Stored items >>
------------------------------------------------------------

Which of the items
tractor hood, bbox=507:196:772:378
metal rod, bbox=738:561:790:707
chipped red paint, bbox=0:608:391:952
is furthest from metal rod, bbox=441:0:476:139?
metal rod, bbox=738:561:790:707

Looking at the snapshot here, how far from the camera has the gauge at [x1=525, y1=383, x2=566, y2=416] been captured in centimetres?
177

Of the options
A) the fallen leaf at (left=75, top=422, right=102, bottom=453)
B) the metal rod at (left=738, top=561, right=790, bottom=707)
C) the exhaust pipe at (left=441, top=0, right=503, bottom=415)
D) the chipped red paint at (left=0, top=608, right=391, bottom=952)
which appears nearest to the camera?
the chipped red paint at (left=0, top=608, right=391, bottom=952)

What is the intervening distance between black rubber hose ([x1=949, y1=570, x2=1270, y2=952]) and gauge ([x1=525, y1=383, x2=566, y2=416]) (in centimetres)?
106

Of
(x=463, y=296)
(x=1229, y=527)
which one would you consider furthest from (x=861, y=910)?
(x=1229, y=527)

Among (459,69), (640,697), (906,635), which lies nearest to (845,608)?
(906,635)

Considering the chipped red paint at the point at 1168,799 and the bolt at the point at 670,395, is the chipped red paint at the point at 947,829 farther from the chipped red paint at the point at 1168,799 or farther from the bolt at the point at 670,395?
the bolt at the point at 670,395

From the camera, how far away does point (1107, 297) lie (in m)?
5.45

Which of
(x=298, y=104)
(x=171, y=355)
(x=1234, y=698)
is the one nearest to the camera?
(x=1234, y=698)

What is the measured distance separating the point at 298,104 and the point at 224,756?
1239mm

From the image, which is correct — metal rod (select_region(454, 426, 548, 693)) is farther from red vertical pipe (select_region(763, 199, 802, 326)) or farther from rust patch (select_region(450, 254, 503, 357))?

------------------------------------------------------------

Aim of the task >>
Copy every record above verbatim, line for line, with nothing altered or left out.

Exercise output >>
Which of the items
tractor hood, bbox=507:196:772:378
metal rod, bbox=738:561:790:707
chipped red paint, bbox=0:608:391:952
is furthest from metal rod, bbox=441:0:476:139?
metal rod, bbox=738:561:790:707

Looking at the snapshot here, how far from the camera has the gauge at [x1=525, y1=383, x2=566, y2=416] been captured in centimetres?
177

Of the options
A) the fallen leaf at (left=75, top=422, right=102, bottom=453)
B) the metal rod at (left=738, top=561, right=790, bottom=707)
C) the exhaust pipe at (left=441, top=0, right=503, bottom=415)
D) the chipped red paint at (left=0, top=608, right=391, bottom=952)
which appears nearest to the camera?
the chipped red paint at (left=0, top=608, right=391, bottom=952)

What is the intervening distance between black rubber hose ([x1=949, y1=570, x2=1270, y2=952]) and gauge ([x1=525, y1=383, x2=566, y2=416]) (in centimetres)?
106

Of
(x=463, y=296)
(x=1229, y=527)
which one would you consider furthest from (x=861, y=910)?
(x=1229, y=527)

Among (459,69), (640,697), (906,635), which lies nearest to (845,608)?
(906,635)

Considering the chipped red paint at the point at 1168,799 and the bolt at the point at 670,395, is the chipped red paint at the point at 947,829 farther from the chipped red paint at the point at 1168,799 or farther from the bolt at the point at 670,395?
the bolt at the point at 670,395

From the camera, how far away does point (1107, 297) lie (in m)?
5.45

Which of
(x=298, y=104)
(x=171, y=355)
(x=1234, y=698)
is the one nearest to the camera?
(x=1234, y=698)

What is the measured distance separating the point at 298,104 and the point at 224,756?
1239mm

From the image, which is correct — metal rod (select_region(454, 426, 548, 693)) is farther from red vertical pipe (select_region(763, 199, 802, 326)) or farther from rust patch (select_region(450, 254, 503, 357))?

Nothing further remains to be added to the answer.